Reading passage:
--*--

I use 1-2 drops of bluing solution in like a gallon of water (until the water is a very faint blue) and use it as a final rinse after shampoo and conditioning (SheaPet - non-whitening shampoo) just before I dry Tofu off with a towel -- once a week, three times a month (groomer once a month). There might be a slightly blue tinge while he's still soaked, but it disappears. I have read through the ingredients and I think it's safe, especially when I dilute it so much. People are always commenting about how clean and white he is or asking me how I keep him so white. Hope that helps.


----------



## Snuggle's Mom (Jan 3, 2008)

I use Biogroom Whitening Shampoo for our 8 1/2 month old Chrissy and I am very, very satisfied with it. I for one, would not use any bluing on my dog and would not take any chances that it might do some harm. I am sure that there are other whitening shampoos that are available for you to try.

Snuggle's & Chrissy's Mom


----------



## kathym (Aug 5, 2006)

THERE ARE PLENTY OF WHITENING SHAMPOO'S OUT THERE AND I USE THEM EVERY 4-5 WEEKS . EVERY WEEK I USE A REGULAR GOOD SHAMPOO AND RINSE .ALL THE WHITENING ONES LEAVE THE HAIR A LITTLE DRY.
I JUST STARTED USING LE POOCH --POOCH BRIGHT SHAMPOO AND THERE CONDITIONER I LIKE THE RESULTS VERY MUCH.
I WOULD NOT USE A BLUING .


----------



## marleysmom (Apr 16, 2008)

--*--

(Spatial question data)
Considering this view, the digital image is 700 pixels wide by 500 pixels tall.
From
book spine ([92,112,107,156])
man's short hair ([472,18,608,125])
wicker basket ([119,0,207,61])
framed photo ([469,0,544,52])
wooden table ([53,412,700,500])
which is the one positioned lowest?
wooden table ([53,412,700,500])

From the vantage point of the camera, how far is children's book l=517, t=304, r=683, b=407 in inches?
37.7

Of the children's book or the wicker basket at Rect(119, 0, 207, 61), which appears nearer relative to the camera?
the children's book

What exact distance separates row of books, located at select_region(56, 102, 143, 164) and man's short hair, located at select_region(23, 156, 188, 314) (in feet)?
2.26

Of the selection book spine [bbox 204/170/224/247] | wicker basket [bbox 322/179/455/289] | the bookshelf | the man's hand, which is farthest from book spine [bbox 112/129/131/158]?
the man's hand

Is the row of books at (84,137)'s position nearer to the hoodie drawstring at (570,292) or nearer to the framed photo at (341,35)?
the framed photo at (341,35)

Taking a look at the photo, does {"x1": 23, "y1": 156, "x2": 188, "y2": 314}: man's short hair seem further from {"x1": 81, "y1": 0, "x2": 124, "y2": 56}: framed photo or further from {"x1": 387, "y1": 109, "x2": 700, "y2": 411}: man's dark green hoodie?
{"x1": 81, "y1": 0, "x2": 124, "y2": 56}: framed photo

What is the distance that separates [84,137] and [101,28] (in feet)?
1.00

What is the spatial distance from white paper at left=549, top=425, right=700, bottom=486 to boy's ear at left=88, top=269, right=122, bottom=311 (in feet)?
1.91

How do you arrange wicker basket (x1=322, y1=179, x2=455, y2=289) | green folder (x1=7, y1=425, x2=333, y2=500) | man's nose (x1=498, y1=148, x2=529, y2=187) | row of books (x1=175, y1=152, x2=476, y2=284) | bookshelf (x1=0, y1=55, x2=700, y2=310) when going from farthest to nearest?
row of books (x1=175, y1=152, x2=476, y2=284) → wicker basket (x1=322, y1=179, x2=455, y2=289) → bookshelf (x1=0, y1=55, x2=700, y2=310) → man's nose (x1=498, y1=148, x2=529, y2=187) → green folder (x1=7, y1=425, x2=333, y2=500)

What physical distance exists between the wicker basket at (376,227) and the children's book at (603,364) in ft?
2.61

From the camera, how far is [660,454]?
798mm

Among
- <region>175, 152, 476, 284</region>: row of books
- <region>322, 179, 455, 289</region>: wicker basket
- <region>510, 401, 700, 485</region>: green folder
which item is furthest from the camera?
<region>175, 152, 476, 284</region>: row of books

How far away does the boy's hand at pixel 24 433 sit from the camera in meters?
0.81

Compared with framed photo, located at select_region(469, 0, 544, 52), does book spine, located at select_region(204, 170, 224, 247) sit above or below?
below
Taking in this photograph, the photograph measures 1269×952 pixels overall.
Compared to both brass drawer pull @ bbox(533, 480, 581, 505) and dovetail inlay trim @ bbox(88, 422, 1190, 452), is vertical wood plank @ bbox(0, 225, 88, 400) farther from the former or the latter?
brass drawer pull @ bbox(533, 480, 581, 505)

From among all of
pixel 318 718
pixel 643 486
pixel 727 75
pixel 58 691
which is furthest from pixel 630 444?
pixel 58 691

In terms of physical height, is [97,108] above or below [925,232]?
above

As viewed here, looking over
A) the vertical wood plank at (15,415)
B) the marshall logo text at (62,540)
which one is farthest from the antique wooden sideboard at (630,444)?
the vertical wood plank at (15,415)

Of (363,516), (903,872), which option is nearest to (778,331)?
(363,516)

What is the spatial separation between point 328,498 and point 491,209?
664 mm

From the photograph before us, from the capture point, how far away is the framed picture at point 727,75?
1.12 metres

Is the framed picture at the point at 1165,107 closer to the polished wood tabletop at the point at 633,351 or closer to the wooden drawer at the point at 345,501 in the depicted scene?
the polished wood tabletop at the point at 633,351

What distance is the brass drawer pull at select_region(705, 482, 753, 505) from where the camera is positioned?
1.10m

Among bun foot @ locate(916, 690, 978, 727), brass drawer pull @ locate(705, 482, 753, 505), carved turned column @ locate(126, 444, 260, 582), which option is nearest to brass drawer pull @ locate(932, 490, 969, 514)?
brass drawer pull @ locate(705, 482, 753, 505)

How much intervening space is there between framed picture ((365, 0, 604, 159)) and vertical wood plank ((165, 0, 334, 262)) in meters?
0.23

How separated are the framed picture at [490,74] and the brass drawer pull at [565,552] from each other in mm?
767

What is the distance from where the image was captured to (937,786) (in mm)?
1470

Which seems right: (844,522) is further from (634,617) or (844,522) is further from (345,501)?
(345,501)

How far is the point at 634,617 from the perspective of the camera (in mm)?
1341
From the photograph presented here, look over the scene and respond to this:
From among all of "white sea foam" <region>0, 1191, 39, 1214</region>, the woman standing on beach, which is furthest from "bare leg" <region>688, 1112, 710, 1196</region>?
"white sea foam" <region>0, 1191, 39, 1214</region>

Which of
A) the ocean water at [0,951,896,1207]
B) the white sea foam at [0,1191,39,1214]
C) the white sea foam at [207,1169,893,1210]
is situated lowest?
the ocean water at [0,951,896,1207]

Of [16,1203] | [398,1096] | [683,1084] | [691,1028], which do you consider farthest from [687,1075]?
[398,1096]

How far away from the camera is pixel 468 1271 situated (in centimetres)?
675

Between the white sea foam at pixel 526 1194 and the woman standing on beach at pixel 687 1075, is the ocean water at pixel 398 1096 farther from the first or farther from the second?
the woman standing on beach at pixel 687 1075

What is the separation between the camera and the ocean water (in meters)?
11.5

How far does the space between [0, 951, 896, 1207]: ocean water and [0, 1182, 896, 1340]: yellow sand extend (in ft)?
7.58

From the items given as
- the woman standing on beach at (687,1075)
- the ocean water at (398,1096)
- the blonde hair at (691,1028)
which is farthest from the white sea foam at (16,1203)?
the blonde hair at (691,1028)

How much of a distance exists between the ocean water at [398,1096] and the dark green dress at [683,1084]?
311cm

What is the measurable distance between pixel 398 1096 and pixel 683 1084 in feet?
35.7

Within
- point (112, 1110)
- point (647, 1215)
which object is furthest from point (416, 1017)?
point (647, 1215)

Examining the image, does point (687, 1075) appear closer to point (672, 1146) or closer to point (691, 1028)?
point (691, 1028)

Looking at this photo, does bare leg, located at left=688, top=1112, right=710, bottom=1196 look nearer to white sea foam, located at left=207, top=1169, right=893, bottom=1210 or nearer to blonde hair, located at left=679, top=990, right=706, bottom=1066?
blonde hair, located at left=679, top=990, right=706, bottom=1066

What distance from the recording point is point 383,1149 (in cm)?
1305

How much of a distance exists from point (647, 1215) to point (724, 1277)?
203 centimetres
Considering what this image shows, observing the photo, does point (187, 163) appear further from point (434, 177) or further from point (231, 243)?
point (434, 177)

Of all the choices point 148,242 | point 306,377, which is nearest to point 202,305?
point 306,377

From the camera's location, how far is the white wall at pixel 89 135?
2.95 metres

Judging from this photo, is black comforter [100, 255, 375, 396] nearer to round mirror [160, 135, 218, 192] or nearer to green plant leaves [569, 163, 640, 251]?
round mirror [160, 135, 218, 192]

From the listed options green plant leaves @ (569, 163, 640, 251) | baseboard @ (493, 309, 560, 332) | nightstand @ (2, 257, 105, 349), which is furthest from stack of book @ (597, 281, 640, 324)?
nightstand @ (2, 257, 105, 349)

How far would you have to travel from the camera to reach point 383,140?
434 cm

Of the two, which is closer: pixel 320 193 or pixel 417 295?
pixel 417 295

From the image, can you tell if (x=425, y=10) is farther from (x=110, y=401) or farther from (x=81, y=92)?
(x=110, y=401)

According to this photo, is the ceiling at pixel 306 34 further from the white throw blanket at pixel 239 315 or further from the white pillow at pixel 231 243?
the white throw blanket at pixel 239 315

--*--

Tasks to carry out:
(A) List the usernames shown in the post headers of the forum thread on whitening a dog's coat.
(B) Reproduce the forum thread on whitening a dog's coat word for word, from "I use Biogroom" to "you to try.", inclusive.
This data has no connection to the forum thread.

Exercise answers:
(A) Snuggle's Mom, kathym, marleysmom

(B)
I use Biogroom Whitening Shampoo for our 8 1/2 month old Chrissy and I am very, very satisfied with it. I for one, would not use any bluing on my dog and would not take any chances that it might do some harm. I am sure that there are other whitening shampoos that are available for you to try.